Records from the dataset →
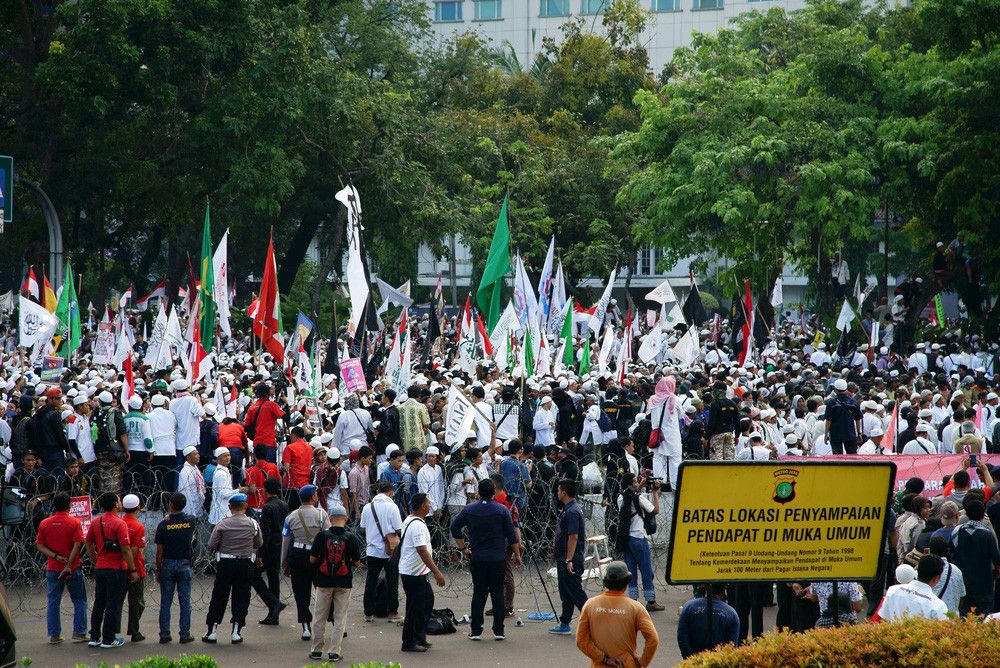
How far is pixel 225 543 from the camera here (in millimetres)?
12055

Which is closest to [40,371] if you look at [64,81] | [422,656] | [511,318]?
[511,318]

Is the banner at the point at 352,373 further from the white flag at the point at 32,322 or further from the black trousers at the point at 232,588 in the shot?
the white flag at the point at 32,322

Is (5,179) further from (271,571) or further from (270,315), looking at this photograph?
(271,571)

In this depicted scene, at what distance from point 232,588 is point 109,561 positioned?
1.13 m

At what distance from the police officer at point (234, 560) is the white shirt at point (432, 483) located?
2825mm

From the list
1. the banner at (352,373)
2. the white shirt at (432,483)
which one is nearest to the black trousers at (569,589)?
the white shirt at (432,483)

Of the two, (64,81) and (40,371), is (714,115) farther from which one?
(40,371)

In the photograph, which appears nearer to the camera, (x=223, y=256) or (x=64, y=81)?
(x=223, y=256)

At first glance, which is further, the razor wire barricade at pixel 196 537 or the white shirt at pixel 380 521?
the razor wire barricade at pixel 196 537

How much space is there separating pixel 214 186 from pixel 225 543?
2864 centimetres

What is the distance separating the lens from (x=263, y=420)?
56.2 ft

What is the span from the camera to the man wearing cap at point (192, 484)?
1460 centimetres

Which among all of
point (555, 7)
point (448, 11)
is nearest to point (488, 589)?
point (555, 7)

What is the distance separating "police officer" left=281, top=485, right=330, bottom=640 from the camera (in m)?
12.3
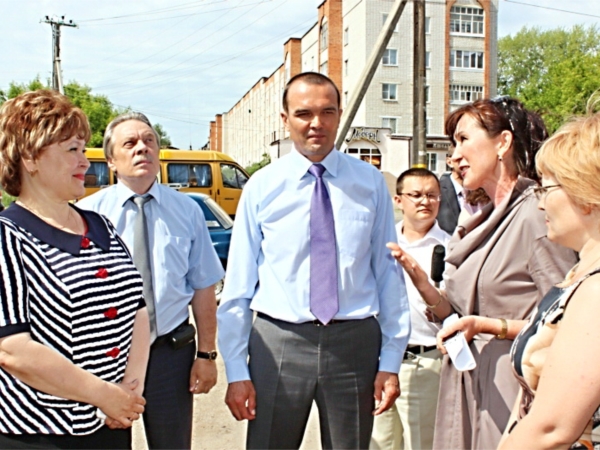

EXERCISE →
Reproduce the listing above word for word, omitting the pictures.

CORRECT OUTPUT →
How far is pixel 225 543 from the camera here (in millimetres)?
12055

Which is closest to [40,371] if you look at [64,81] | [422,656] | [511,318]?
[511,318]

Is the banner at the point at 352,373 further from the white flag at the point at 32,322 or further from the black trousers at the point at 232,588 in the shot?
the white flag at the point at 32,322

Is (5,179) further from (271,571) or further from (270,315), looking at this photograph?
(271,571)

In this depicted scene, at what distance from point 232,588 is point 109,561 positioned?
1.13 m

At what distance from the police officer at point (234, 560) is the white shirt at point (432, 483) located?
2825mm

From the list
1. the banner at (352,373)
2. the white shirt at (432,483)
which one is nearest to the black trousers at (569,589)?
the white shirt at (432,483)

Of the two, (64,81) and (40,371), is (714,115) farther from which one?
(40,371)

In the photograph, which appears nearer to the camera, (x=223, y=256) or (x=64, y=81)?
(x=223, y=256)

At first glance, which is further, the razor wire barricade at pixel 196 537 or the white shirt at pixel 380 521?
the razor wire barricade at pixel 196 537

How much space is there separating pixel 214 186 from pixel 225 543?
2864 centimetres

What is the distance separating the lens from (x=263, y=420)?
56.2 ft

What is the span from the camera to the man wearing cap at point (192, 484)?
1460 centimetres

Which among all of
point (555, 7)
point (448, 11)
is nearest to point (488, 589)?
point (555, 7)

What is the distance separating "police officer" left=281, top=485, right=330, bottom=640 from the camera (in m)?
12.3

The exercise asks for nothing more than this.